Corazon quebrado: Elvira Lindo, “A cuore aperto”

Dice Elvira Lindo che non ha mai avuto dubbi sulla letterarietà della vita e della personalità di suo padre: quasi l’eccesso, l’intemperanza, la necessità (caratteristiche di tutte le sue scelte) avessero fatto saltare il troppopieno dell’esistenza per renderlo sin da bambino personaggio del proprio presente.

Tirannico, ridicolo, ironico di un’ironia capace di ferocia e di salvezza, onesto al midollo, affettivamente scompensato, generoso, disobbediente, sradicato, irriducibile.

È così che lo incontriamo nelle pagine di A cuore aperto, pubblicato da Guanda e uscito nelle librerie la scorsa settimana: romanzo, memoir, storia di formazione, affresco sociale, racconto d’amore e di affetti, cronaca famigliare e insieme testimonianza di una Spagna quotidiana nelle sue geografie più disparate, dalla grande città all’isola benestante, dal paese di montagna al fervore politico dell’Università.

Non volevo fare un esercizio nostalgico, non sono incline alla nostalgia, e nemmeno scrivere una specie di biografia, o un romanzo puramente sentimentale. Volevo che la scrittura fosse la continuazione naturale di un esercizio a cui mi ero dedicata fin da piccola: quello di osservare, osservare mio padre, cercare di capire un temperamento instabile, imprevedibile, che andava dalla tenerezza alla furia senza lasciarti il tempo di reagire.

[DATI FORNITI]

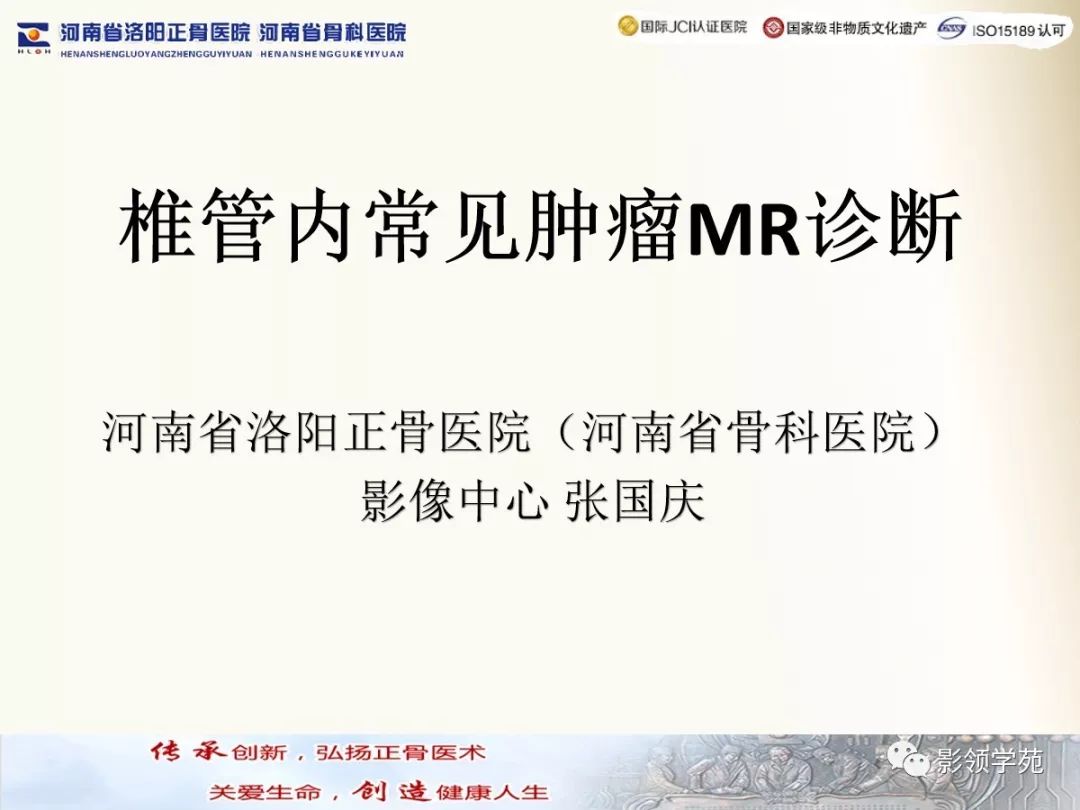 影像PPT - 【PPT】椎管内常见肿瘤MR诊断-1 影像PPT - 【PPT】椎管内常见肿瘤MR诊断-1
==
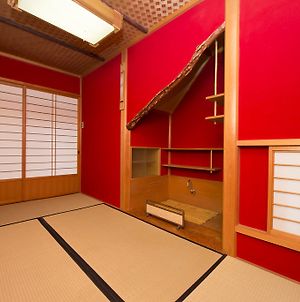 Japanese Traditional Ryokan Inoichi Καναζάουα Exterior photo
* * *
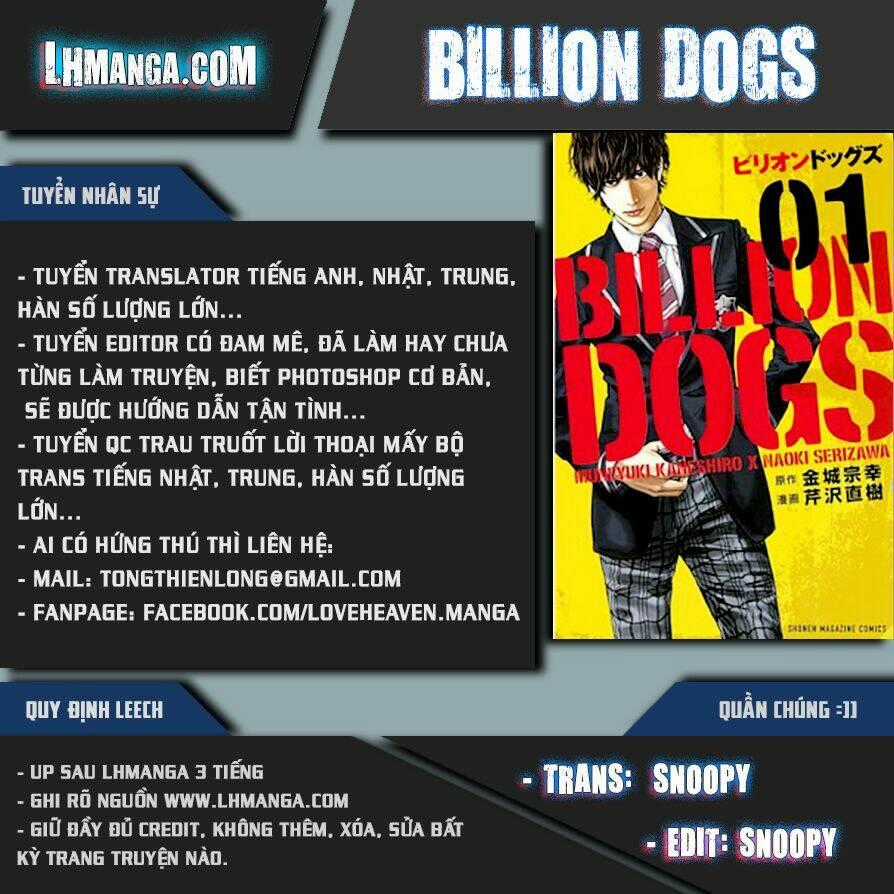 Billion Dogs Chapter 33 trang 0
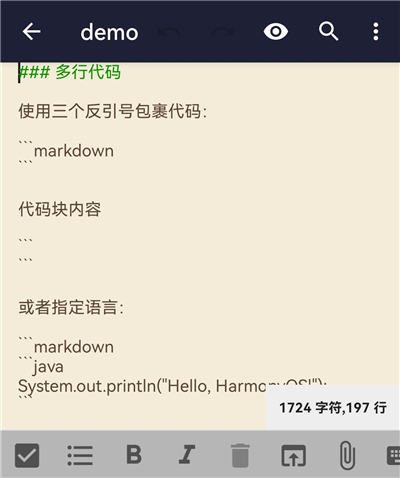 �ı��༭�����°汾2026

[IL PROBLEMA]
Ricopia senza modifiche il passo del testo su A cuore aperto che comincia con "Dice Elvira Lindo" e va avanti fino a "fervore politico dell’Università.".

[RISULTATO DELL'ESERCIZIO]
Dice Elvira Lindo che non ha mai avuto dubbi sulla letterarietà della vita e della personalità di suo padre: quasi l’eccesso, l’intemperanza, la necessità (caratteristiche di tutte le sue scelte) avessero fatto saltare il troppopieno dell’esistenza per renderlo sin da bambino personaggio del proprio presente.

Tirannico, ridicolo, ironico di un’ironia capace di ferocia e di salvezza, onesto al midollo, affettivamente scompensato, generoso, disobbediente, sradicato, irriducibile.

È così che lo incontriamo nelle pagine di A cuore aperto, pubblicato da Guanda e uscito nelle librerie la scorsa settimana: romanzo, memoir, storia di formazione, affresco sociale, racconto d’amore e di affetti, cronaca famigliare e insieme testimonianza di una Spagna quotidiana nelle sue geografie più disparate, dalla grande città all’isola benestante, dal paese di montagna al fervore politico dell’Università.